RULE: PE can be used to bring an action where the cause is purely defensive in nature.

ANALYSIS: CAUTION – Judicature Act in AB would make this case non-existent.

 Trail court follows historical approach (unenforceable because no consideration).


 Normally a plaintiff can’t rely on PE because it is a shield, not a sword and P is suing to pay less
(seeking protection by PE).
o PE and traditional equity favours a promise to pay less…
 Court says: Were it a contract variation, debtor would have succeeded under PE.
Though technically brought on by plaintiff, cause is purely defensive in nature,
and a finding for the P would keep with the equitable spirit of PE.

Combe v Combe [1951]


FACTS: Annual allowance payments to wife under divorce settlement are claimed after years of non-
payment. Because no consideration, K can not be found under CL, so ex-wife claims K formed under PE.
Contrasted with Balford because no longer married.
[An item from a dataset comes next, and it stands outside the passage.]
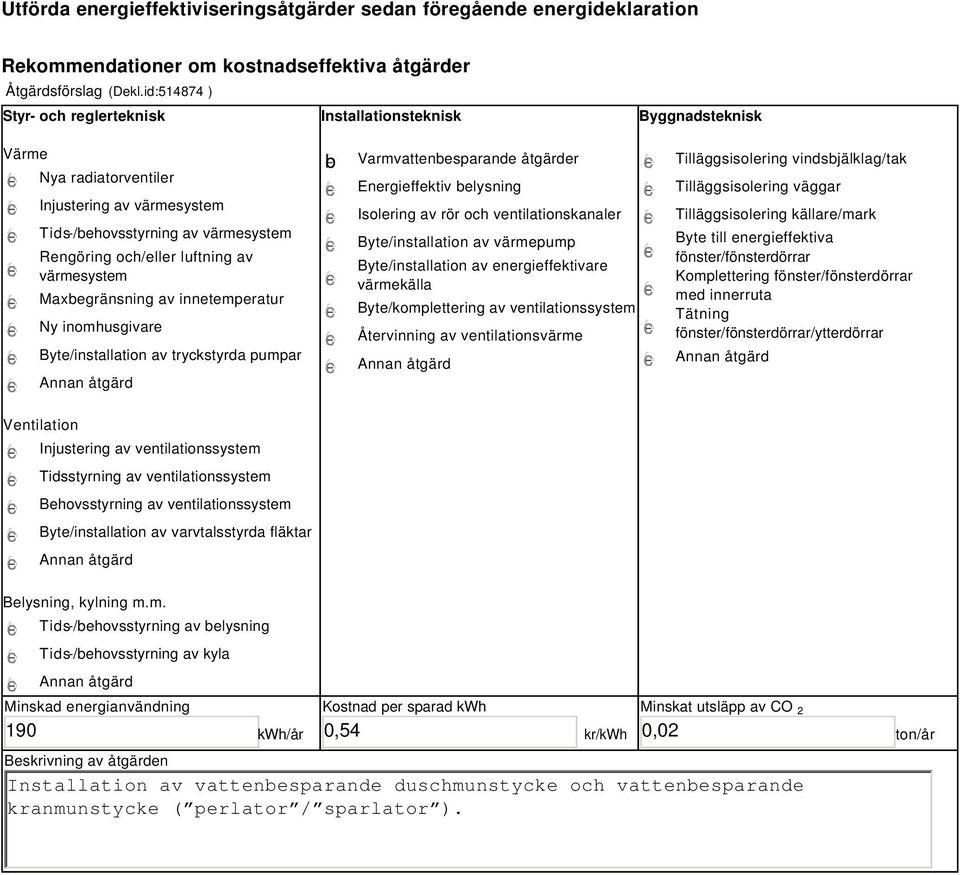 värmesystem Maxbegränsning av innetemperatur Ny inomhusgivare Byte/installation av tryckstyrda pumpar b Varmvattenbesparande åtgärder Energieffektiv belysning Isolering av rör och ventilationskanaler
RULE: PE is a defence only. It cannot be used to form a K.

ANALYSIS: Payments found binding by trial judge – despite lack of consideration, parties intended them
to be binding and acted upon the terms (terms of PE).

 Overturned by Denning. Says you cannot have equity start a K, can only be a defence. Also
clarifies:
o (1) PE does not operate “de novo” – does not form a K. Ks must form through the CL.
o (2) Even if it could form the K, no inequitable to prevent wife (who is better off and
waited for so long) from coming down on husband for the whole.